Illinois regulators approved a 30-mile underground pipeline that would carry carbon dioxide (CO2) from the FutureGen 2.0 clean coal project to a storage site.

The Illinois Commerce Commission approved the 10- to 12-inch diameter pipeline that would be buried at least four feet underground on the way to the storage site from the plant. If it runs under farm ground, it will be buried five feet deep.

The FutureGen 2.0 plant is designed to store 1 million metric tons of carbon a year for 30 years.

The process would capture and store 90 percent of carbon emissions produced by Ameren’s Meredosia power plant, which will be retrofitted to capture and store the CO2.

The FutureGen plant received approval on Jan. 16 from the U.S. Department of Energy to begin construction on the retrofit project. The plant will use an oxy-combustion system, air quality control systems, boiler, steel and other control systems.

Siemens wind turbines to be used at Bison Wind project

Minnesota Power picked Siemens to supply 64 3-MW D3 platform wind turbines for the Bison Wind Energy Center in North Dakota.

The turbines are scheduled for installation starting in mid-June 2014, and commercial operation is slated for December 2014. Siemens will provide transportation, installation and commissioning, as well as a three-year service and maintenance agreement.

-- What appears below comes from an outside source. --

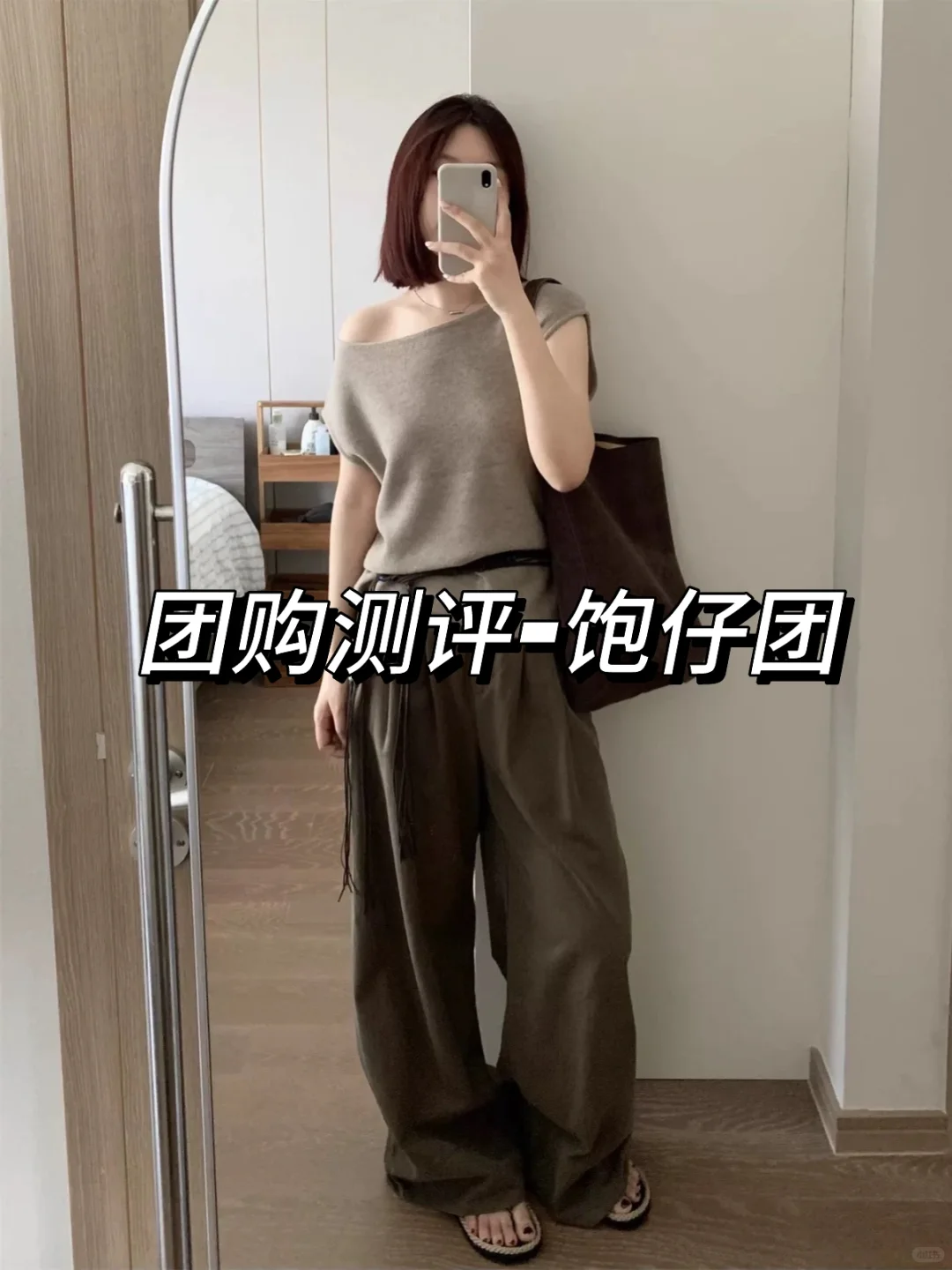 最近能看的团购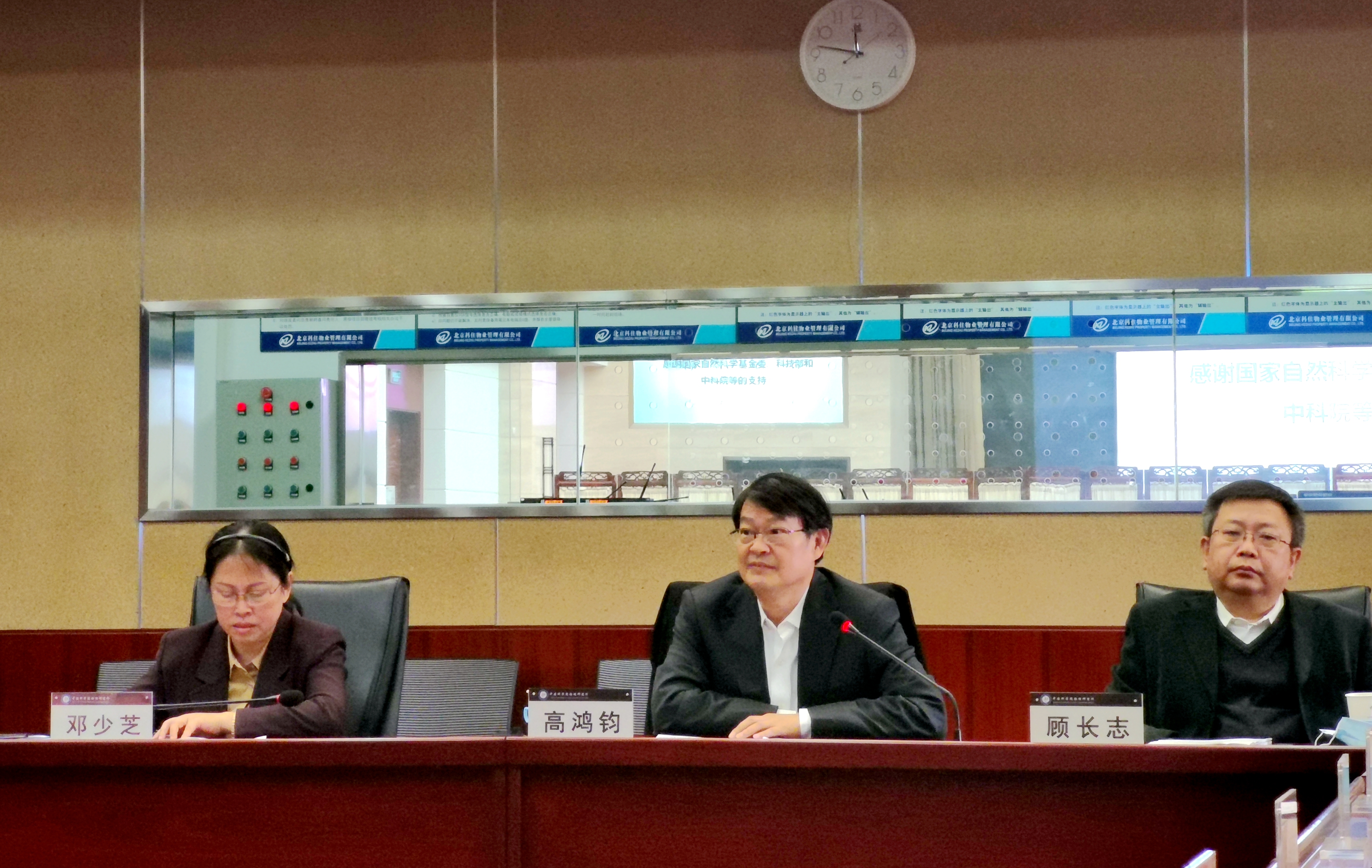 中国真空学会第九届理事会第二次理事会暨第四次常务理事会在北京召开 中国真空学会第九届理事会第二次理事会暨第四次常务理事会在北京召开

The blades will be built at Siemens’ manufacturing facility in Iowa, and the D3’s nacelle component will be assembled at the Kansas manufacturing plant.

The 205-MW Bison 4 expansion will increase the project’s total output to nearly 500 MW. The previous three phases went into operations in 2010 and 2012. The second and third phases won the Best Wind Project for Power Engineering‘s 2013 Projects of the Year Awards.